▸ Work instructions:
Would you copy out every one of the records below word for word, leaving the pictures out of your answer?

— Begin Material for the task —

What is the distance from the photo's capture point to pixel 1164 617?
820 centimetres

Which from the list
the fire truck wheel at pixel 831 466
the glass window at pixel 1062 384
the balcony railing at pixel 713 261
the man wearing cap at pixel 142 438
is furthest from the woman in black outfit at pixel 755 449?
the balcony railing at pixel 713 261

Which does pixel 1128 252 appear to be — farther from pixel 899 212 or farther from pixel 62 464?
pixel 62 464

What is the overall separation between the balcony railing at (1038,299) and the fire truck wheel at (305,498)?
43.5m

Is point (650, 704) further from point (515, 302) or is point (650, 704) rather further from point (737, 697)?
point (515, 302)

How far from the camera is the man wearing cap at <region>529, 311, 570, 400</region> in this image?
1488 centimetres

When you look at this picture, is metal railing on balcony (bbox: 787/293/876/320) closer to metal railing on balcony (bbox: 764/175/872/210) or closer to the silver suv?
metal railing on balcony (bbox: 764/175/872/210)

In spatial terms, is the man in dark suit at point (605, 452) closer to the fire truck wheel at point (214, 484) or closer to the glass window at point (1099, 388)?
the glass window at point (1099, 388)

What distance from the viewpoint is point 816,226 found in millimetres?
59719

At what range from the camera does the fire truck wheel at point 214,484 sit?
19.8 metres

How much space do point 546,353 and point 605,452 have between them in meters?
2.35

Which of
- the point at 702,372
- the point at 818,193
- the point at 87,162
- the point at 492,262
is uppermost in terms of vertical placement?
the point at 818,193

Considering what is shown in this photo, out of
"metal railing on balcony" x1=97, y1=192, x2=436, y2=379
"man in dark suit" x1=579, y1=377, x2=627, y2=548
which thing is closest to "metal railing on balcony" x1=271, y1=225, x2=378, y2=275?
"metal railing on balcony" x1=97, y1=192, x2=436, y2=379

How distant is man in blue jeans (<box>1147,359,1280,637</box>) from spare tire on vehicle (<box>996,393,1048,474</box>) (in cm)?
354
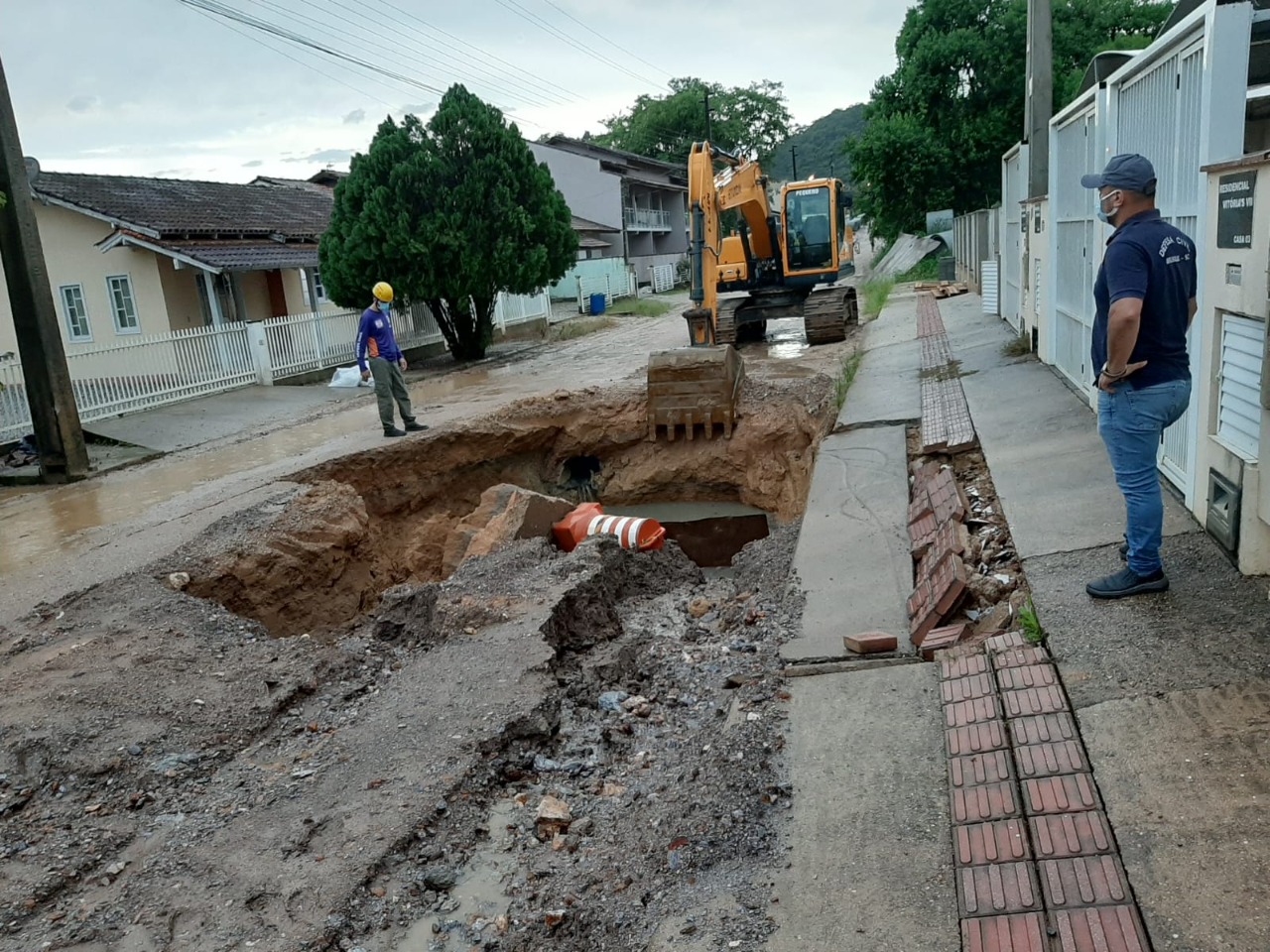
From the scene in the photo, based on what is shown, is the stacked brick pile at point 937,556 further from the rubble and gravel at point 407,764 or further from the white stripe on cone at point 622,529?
the white stripe on cone at point 622,529

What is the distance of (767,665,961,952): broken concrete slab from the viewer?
2.77m

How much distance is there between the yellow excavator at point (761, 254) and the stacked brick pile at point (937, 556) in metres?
7.67

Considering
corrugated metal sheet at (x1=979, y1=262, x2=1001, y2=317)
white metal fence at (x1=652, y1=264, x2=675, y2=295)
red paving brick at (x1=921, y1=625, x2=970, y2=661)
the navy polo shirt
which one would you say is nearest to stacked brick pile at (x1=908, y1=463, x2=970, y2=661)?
red paving brick at (x1=921, y1=625, x2=970, y2=661)

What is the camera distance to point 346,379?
60.8 feet

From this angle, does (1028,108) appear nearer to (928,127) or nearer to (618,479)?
(618,479)

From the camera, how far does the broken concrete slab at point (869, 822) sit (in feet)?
9.07

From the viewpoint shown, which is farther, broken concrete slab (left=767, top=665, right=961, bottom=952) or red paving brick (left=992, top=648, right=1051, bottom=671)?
red paving brick (left=992, top=648, right=1051, bottom=671)

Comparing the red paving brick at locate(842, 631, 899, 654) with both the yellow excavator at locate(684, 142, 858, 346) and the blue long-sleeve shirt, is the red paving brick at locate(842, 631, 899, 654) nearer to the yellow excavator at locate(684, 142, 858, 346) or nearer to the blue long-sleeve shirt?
the blue long-sleeve shirt

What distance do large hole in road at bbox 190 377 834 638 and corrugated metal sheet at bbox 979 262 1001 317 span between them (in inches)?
194

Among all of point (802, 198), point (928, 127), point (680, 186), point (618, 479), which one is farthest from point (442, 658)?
point (680, 186)

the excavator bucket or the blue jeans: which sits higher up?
the blue jeans

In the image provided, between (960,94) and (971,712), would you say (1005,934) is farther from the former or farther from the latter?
(960,94)

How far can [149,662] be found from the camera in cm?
562

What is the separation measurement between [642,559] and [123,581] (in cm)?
391
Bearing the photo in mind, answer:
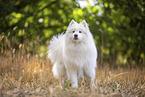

— End Material for the task —

▸ Task output:
What is the distance from the photo's capture point to pixel 1164 617?
820 centimetres

Which from the list
the fire truck wheel at pixel 831 466
the glass window at pixel 1062 384
the balcony railing at pixel 713 261
the man wearing cap at pixel 142 438
is furthest from the woman in black outfit at pixel 755 449?
the balcony railing at pixel 713 261

Which does pixel 1128 252 appear to be — farther from pixel 899 212 or farther from pixel 62 464?
pixel 62 464

What is the overall separation between the balcony railing at (1038,299) and the fire truck wheel at (305,498)?
43.5m

Is point (650, 704) further from point (515, 302) or is point (650, 704) rather further from point (737, 697)?
point (515, 302)

How far from the camera is the man wearing cap at <region>529, 311, 570, 400</region> in this image?
1488 centimetres

When you look at this picture, is metal railing on balcony (bbox: 787/293/876/320) closer to metal railing on balcony (bbox: 764/175/872/210) or closer to the silver suv?
metal railing on balcony (bbox: 764/175/872/210)

In spatial terms, is the man in dark suit at point (605, 452) closer to the fire truck wheel at point (214, 484) or closer to the glass window at point (1099, 388)?
the glass window at point (1099, 388)

What distance from the viewpoint is point 816,226 found in millimetres?
59719

At what range from the camera does the fire truck wheel at point 214,484 sit?
19.8 metres

How much space do point 546,353 and point 605,452 have between them in meters?
2.35

Which of
- the point at 702,372
- the point at 818,193
- the point at 87,162
- the point at 492,262
is uppermost in terms of vertical placement?
the point at 818,193

Considering what is shown in this photo, out of
"metal railing on balcony" x1=97, y1=192, x2=436, y2=379
"man in dark suit" x1=579, y1=377, x2=627, y2=548
which thing is closest to "metal railing on balcony" x1=271, y1=225, x2=378, y2=275?
"metal railing on balcony" x1=97, y1=192, x2=436, y2=379

How distant is man in blue jeans (<box>1147,359,1280,637</box>) from spare tire on vehicle (<box>996,393,1048,474</box>) (in cm)?
354
From the scene in the photo, based on what is shown, is the stacked brick pile at point 937,556 further from the rubble and gravel at point 407,764 or further from the white stripe on cone at point 622,529?
the white stripe on cone at point 622,529

What is the distance of (767,665,961,952): broken concrete slab from the viewer?
2.77m

How much distance is there between the yellow excavator at point (761, 254) and the stacked brick pile at point (937, 556) in metres?
7.67

Considering
corrugated metal sheet at (x1=979, y1=262, x2=1001, y2=317)
white metal fence at (x1=652, y1=264, x2=675, y2=295)
red paving brick at (x1=921, y1=625, x2=970, y2=661)
the navy polo shirt
which one would you say is nearest to stacked brick pile at (x1=908, y1=463, x2=970, y2=661)?
red paving brick at (x1=921, y1=625, x2=970, y2=661)

What is the camera distance to point 346,379?
60.8 feet

From this angle, does (1028,108) appear nearer to (928,127) or nearer to (618,479)?
(618,479)

From the camera, how far does the broken concrete slab at point (869, 822) sit (in feet)?
9.07

From the viewpoint shown, which is farther, broken concrete slab (left=767, top=665, right=961, bottom=952) or red paving brick (left=992, top=648, right=1051, bottom=671)?
red paving brick (left=992, top=648, right=1051, bottom=671)

Comparing the red paving brick at locate(842, 631, 899, 654) with both the yellow excavator at locate(684, 142, 858, 346) and the blue long-sleeve shirt, is the red paving brick at locate(842, 631, 899, 654) nearer to the yellow excavator at locate(684, 142, 858, 346) or nearer to the blue long-sleeve shirt?
the blue long-sleeve shirt

What distance do large hole in road at bbox 190 377 834 638 and corrugated metal sheet at bbox 979 262 1001 317 span between them (in inches)?
194

Among all of point (802, 198), point (928, 127), point (680, 186), point (618, 479), which one is farthest from point (442, 658)?
point (680, 186)

the excavator bucket or the blue jeans: which sits higher up?
the blue jeans

In the image provided, between (960,94) and (971,712), would you say (1005,934) is farther from the former or farther from the latter?
(960,94)

How far can [149,662] be found from the camera in cm?
562

What is the separation measurement between [642,559] and [123,581] (in cm)?
391
Bearing the photo in mind, answer:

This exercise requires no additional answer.